* Work instruction
Copy out the lines of the material that include the string "site".
════════════════════
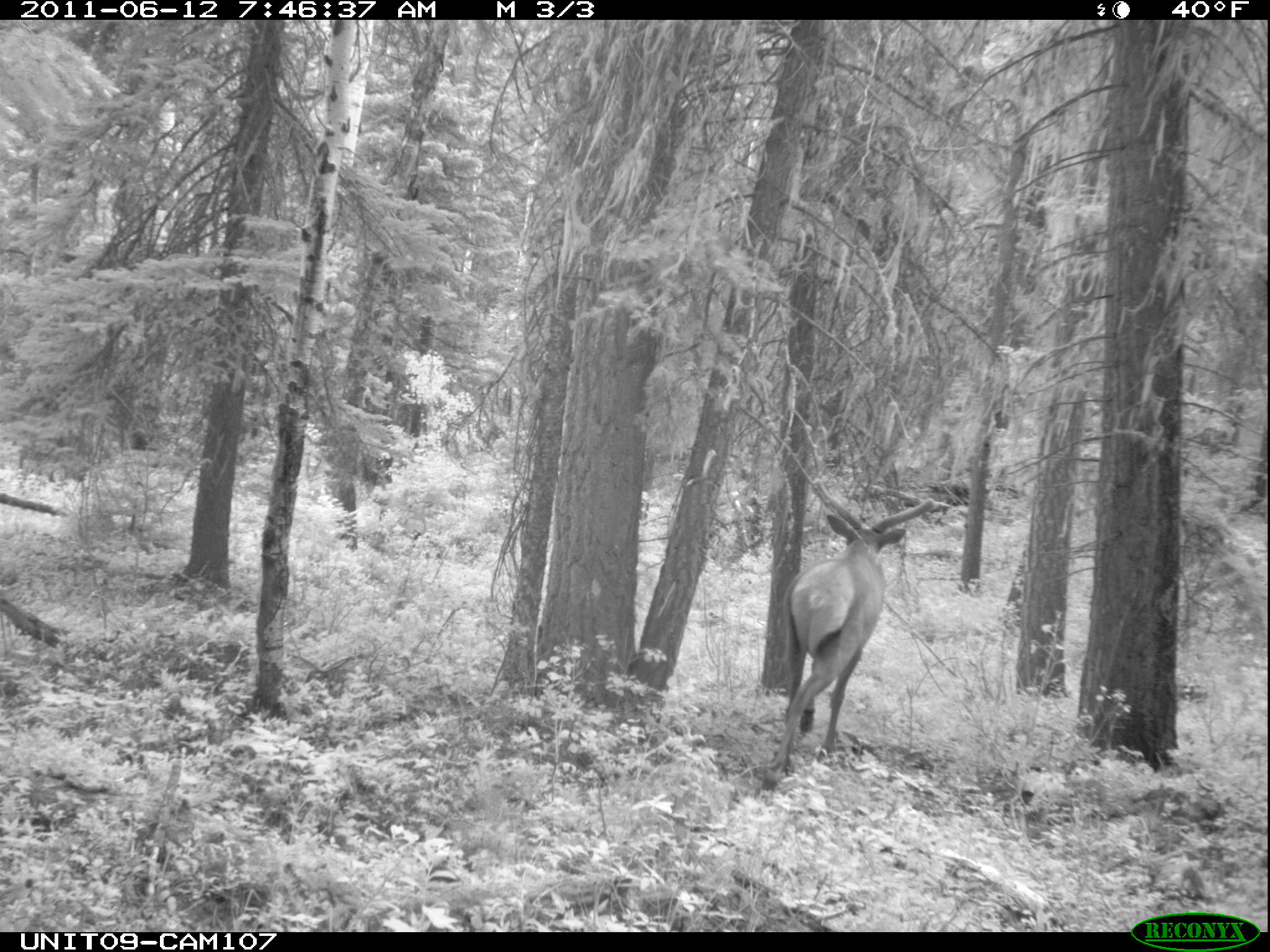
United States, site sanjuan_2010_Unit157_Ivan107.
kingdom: Animalia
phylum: Chordata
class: Mammalia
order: Artiodactyla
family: Cervidae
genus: Cervus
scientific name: Cervus elaphus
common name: red deer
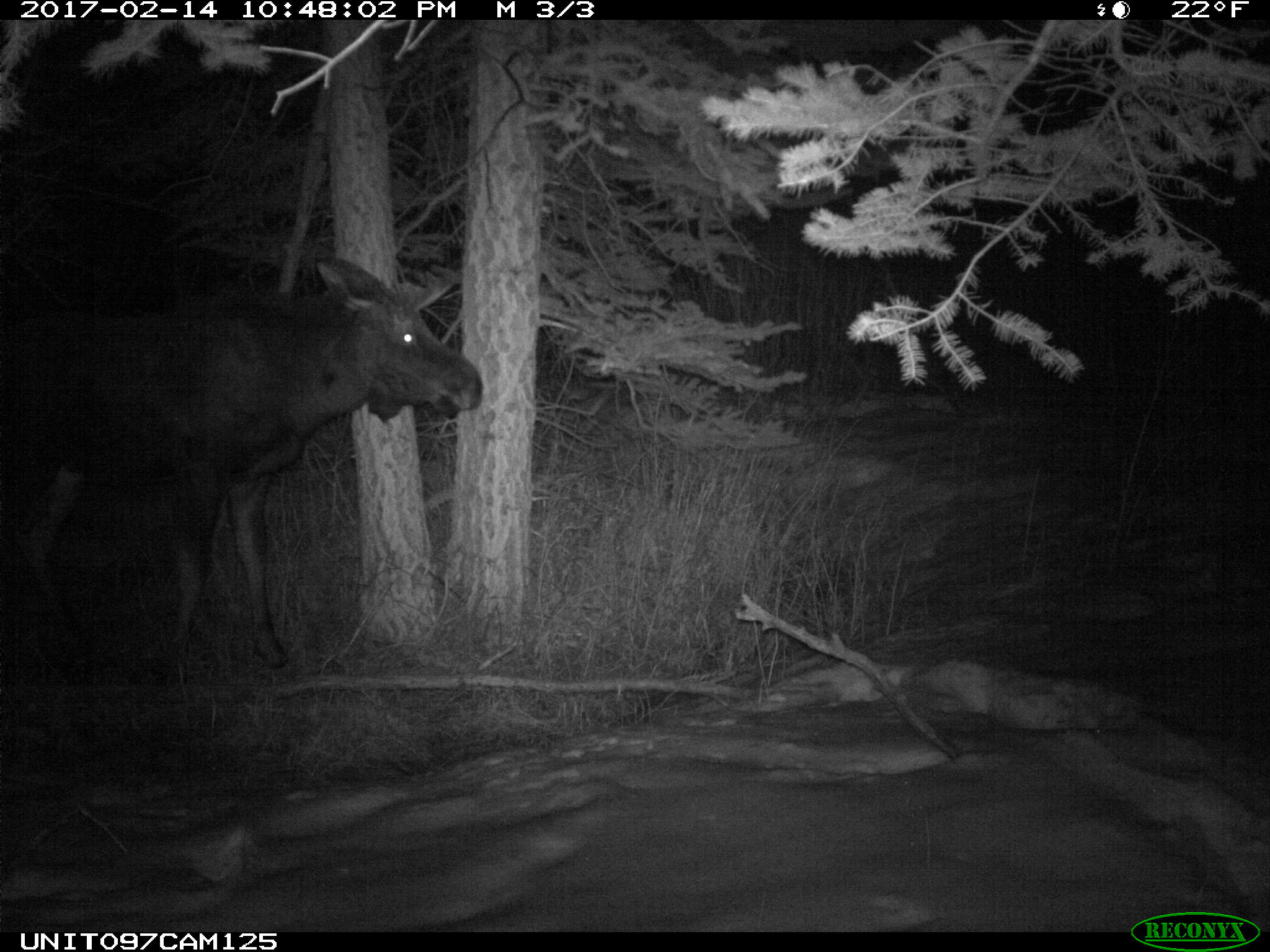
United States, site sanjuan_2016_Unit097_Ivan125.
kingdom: Animalia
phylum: Chordata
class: Mammalia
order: Artiodactyla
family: Cervidae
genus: Alces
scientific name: Alces alces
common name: moose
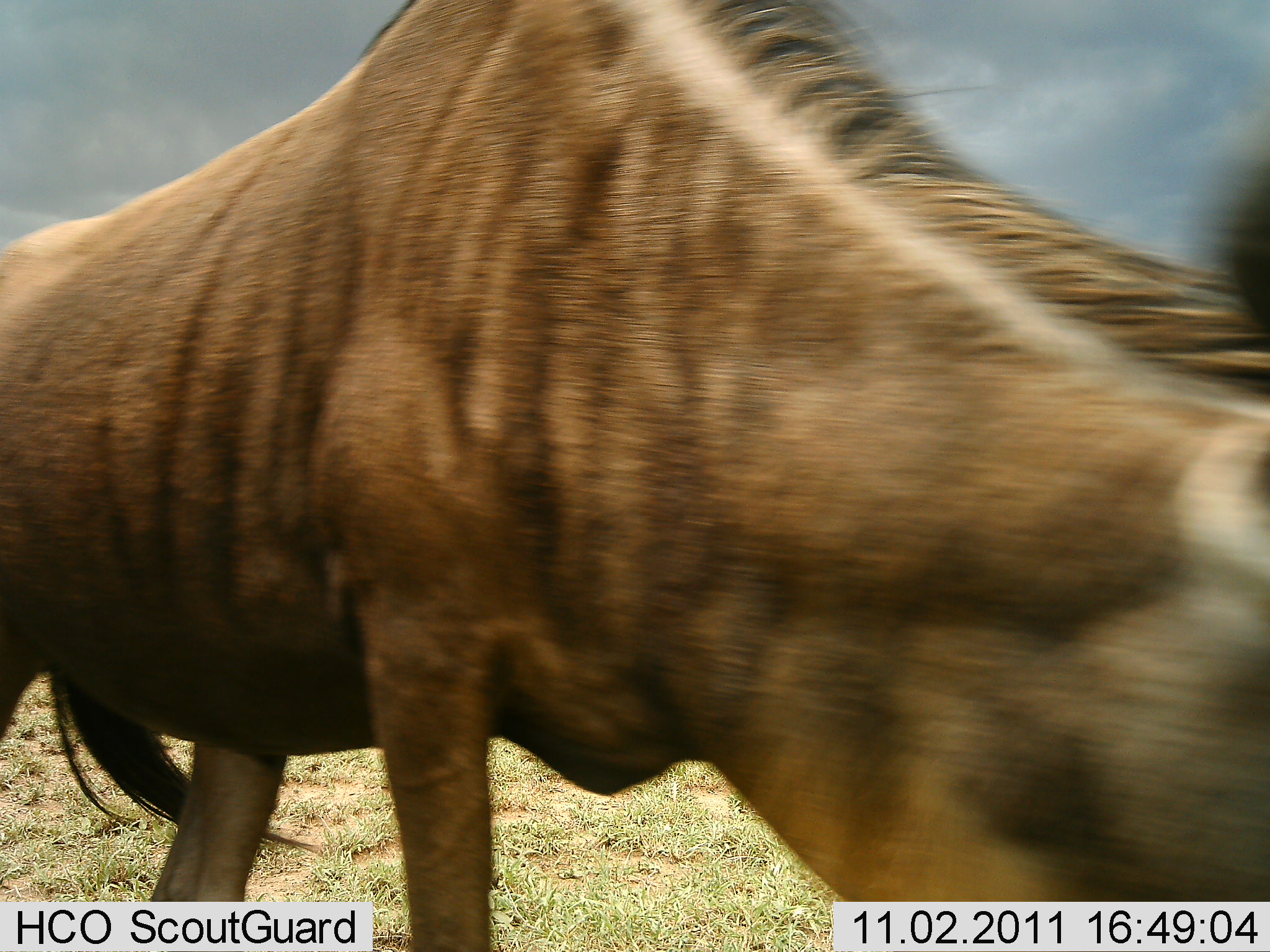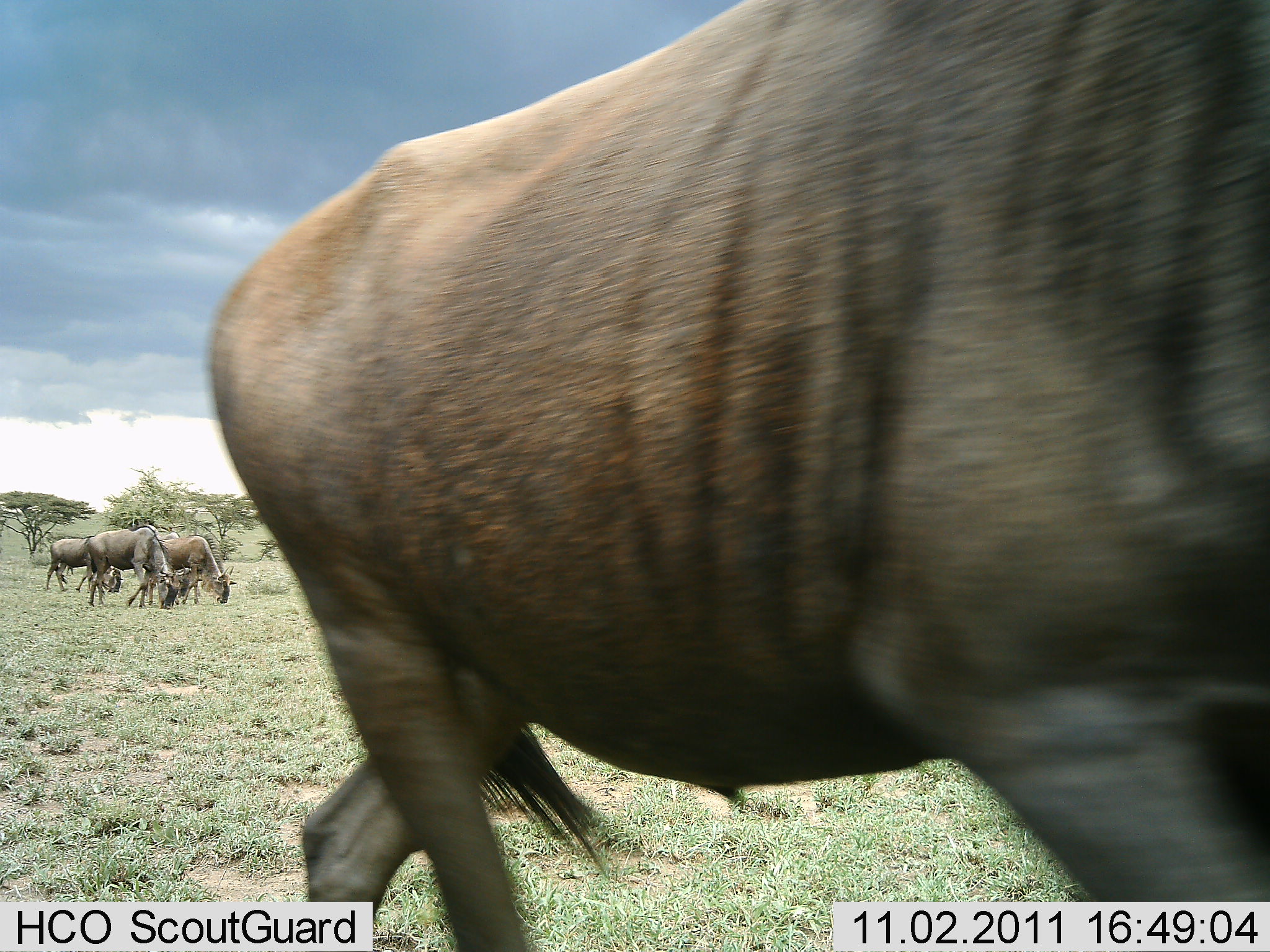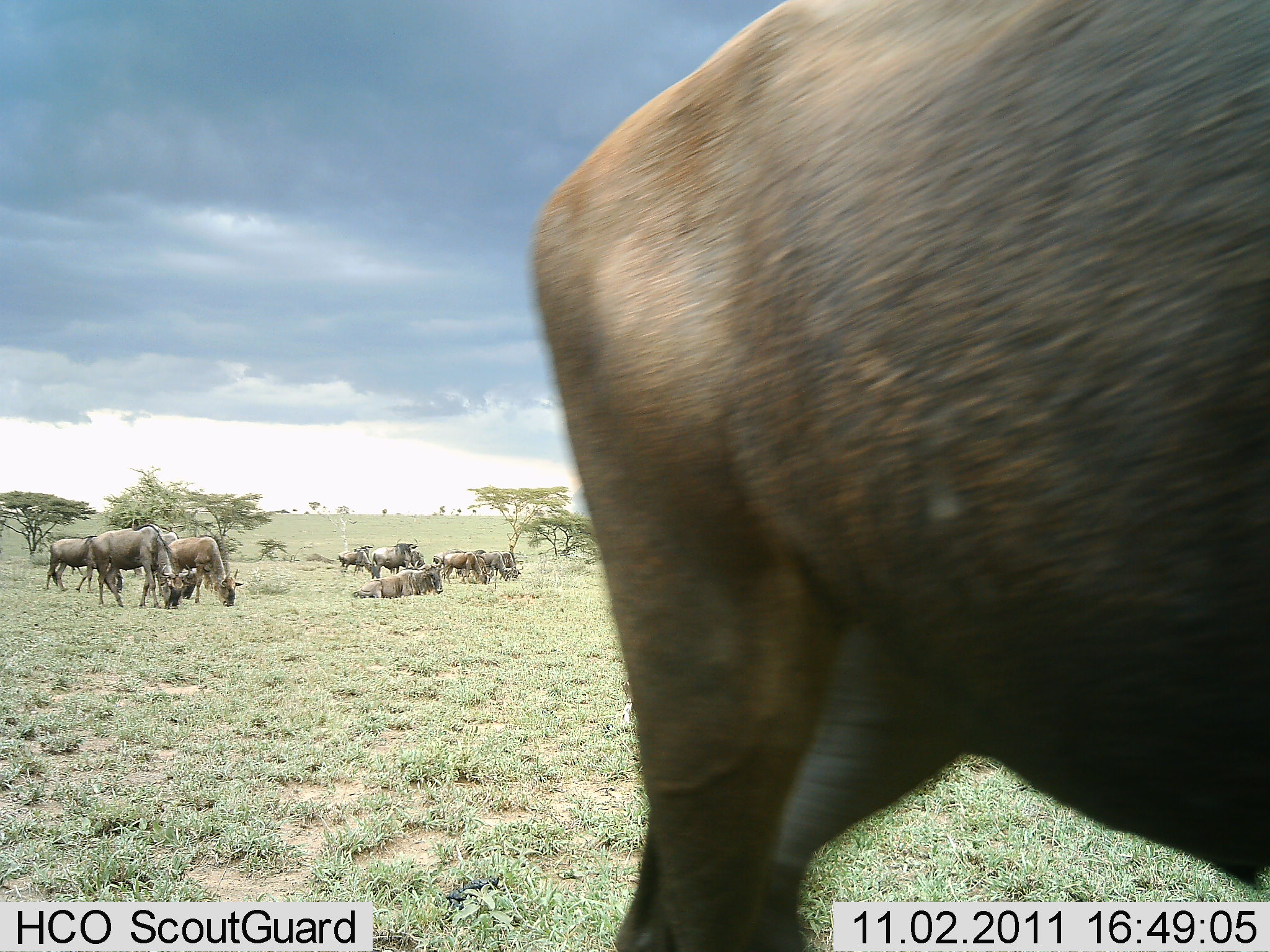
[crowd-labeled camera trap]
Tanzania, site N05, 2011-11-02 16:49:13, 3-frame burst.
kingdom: Animalia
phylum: Chordata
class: Mammalia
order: Artiodactyla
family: Bovidae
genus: Connochaetes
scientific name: Connochaetes taurinus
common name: blue wildebeest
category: wildebeest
════════════════════
* Finished task
United States, site sanjuan_2010_Unit157_Ivan107.
United States, site sanjuan_2016_Unit097_Ivan125.
Tanzania, site N05, 2011-11-02 16:49:13, 3-frame burst.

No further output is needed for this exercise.